А никакого чуда не было. Секрет его поразительной живучести таился в оздоровляющем действии зеленой крови на человеческий организм. Она спасла Шефера от губительного излучения взрыва и омолодила, по крайней мере, лет на десять-пятнадцать. Ни один из врачей, лечивших майора, в своих самых смелых фантазиях не дошел до такого предположения. Иначе бы все повернулось ровно на сто восемьдесят градусов. Началась бы охота совершенно другого масштаба. Охота людей за невиданным по эффективности лекарством от старости и болезней, циркулирующим по кровеносным сосудам инопланетян…
Тхем по-восточному терпеливо ждал ответа. Ни одна черточка его лица не выдавала нетерпения. Испытывать его выдержку и дальше было неловко.
Что же сказать? Правду? Чтобы полковник счел его, Датча, сумасшедшим? Ему и самому порой казалось, что это произошло не с ним. Сначала в джунглях Центральной Америки, потом в Антарктиде.
Нет, правду говорить не стоит. Непременно последуют новые вопросы. Придется объяснять, доказывать, убеждать, что ОНИ существуют. А он не готов. Морально не готов сейчас говорить на эту тему. Он не хочет лишний раз вспоминать о НИХ, особенно при такой жаре после трех рюмок крепкой рисовой водки.
– Это случилось после Вьетнама, – медленно произнес майор. – Высокопоставленный государственный чиновник из одной дружественной Штатам латиноамериканской страны случайно попал в руки оппозиционеров. Мое подразделение получило задание освободить пленника. База партизан, где его держали, находилась в джунглях. Мы атаковали ее. Во время перестрелки от случайного попадания гранаты на базе рванул склад с горюче-смазочными материалами. В меня плеснуло какой-то раскаленной жидкой дрянью. С тех пор, – Шефер хлопнул себя ладонью по шее, – вынужден носить на себе это украшение.

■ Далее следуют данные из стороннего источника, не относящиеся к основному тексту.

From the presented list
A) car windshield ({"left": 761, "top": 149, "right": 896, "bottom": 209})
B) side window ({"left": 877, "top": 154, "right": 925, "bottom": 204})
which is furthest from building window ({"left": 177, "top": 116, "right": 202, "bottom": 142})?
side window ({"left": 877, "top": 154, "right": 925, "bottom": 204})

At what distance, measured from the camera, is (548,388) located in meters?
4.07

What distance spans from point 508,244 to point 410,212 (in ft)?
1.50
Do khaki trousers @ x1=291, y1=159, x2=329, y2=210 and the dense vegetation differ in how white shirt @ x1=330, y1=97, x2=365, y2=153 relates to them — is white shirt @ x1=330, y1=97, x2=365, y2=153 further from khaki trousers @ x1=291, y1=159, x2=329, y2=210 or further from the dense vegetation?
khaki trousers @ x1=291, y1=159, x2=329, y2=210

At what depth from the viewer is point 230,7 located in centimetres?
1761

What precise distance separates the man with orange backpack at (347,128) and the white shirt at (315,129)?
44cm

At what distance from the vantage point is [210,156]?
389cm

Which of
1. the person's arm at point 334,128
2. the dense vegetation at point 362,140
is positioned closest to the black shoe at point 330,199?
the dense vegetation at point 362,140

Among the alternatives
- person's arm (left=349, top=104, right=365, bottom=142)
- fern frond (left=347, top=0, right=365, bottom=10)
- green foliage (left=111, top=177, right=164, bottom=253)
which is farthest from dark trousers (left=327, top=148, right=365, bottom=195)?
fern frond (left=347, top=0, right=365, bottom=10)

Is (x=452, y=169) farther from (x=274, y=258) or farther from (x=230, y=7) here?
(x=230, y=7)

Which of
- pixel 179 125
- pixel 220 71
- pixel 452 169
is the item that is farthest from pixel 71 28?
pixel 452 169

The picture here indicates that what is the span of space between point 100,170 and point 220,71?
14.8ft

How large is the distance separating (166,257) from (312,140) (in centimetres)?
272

Тхем, угадав своим тонким чутьем, что Шеферу по каким-то причинам тяжко продолжать разговор на затронутую тему, поспешил сменить ее.
Он потянулся к бутылке, покоившейся в ведерке со льдом:
– Не опрокинуть ли нам еще по рюмочке?
– Не вижу повода для отказа, – живо отозвался Шефер. Его глаза тепло блеснули в сторону ведерка. – Должен признаться, я, кажется, становлюсь поклонником вашей рисовой водки. От нее не развозит в жару, и она очень мягка на вкус.
Полковник наполнил рюмки.
– Ваши последние слова вдохновили меня на очень хороший тост, – торжественно произнес начальник учебного центра, поднимая рюмку на уровень груди. – Пусть ваш предстоящий полет в Соединенные Штаты будет таким же приятным и мягким, как этот добрый напиток, изобретенный стараниями наших предков.
Шефер тоже поднял рюмку.
– Благодарю. Но перед тем, как выпить, должен внести уточнение. Дело в том, что я лечу не в Штаты, а в Европу. Когда-то мне довелось участвовать там в нескольких операциях. Пока в кармане лежат заработанные у вас деньги, хочу позволить себе то, о чем давно мечтал: пройтись по памятным страницам книги моей бурной молодости. Если повезет, разыщу кого-нибудь из старых европейских приятелей, чтобы за кружкой пива коллективно окунуться в прошлое. На несколько дней махну на север. Говорят, скандинавские фиорды очень красивы. Да и воздух на севере особенно свеж. Самое подходящее местечко для человека, измученного тропическим зноем.
– Что ж, в Европу так в Европу. За ваш мягкий полет в Европу, – подкорректировал свой тост Тхем. – За старых приятелей. За красоту скандинавских фиордов. За свежий воздух севера.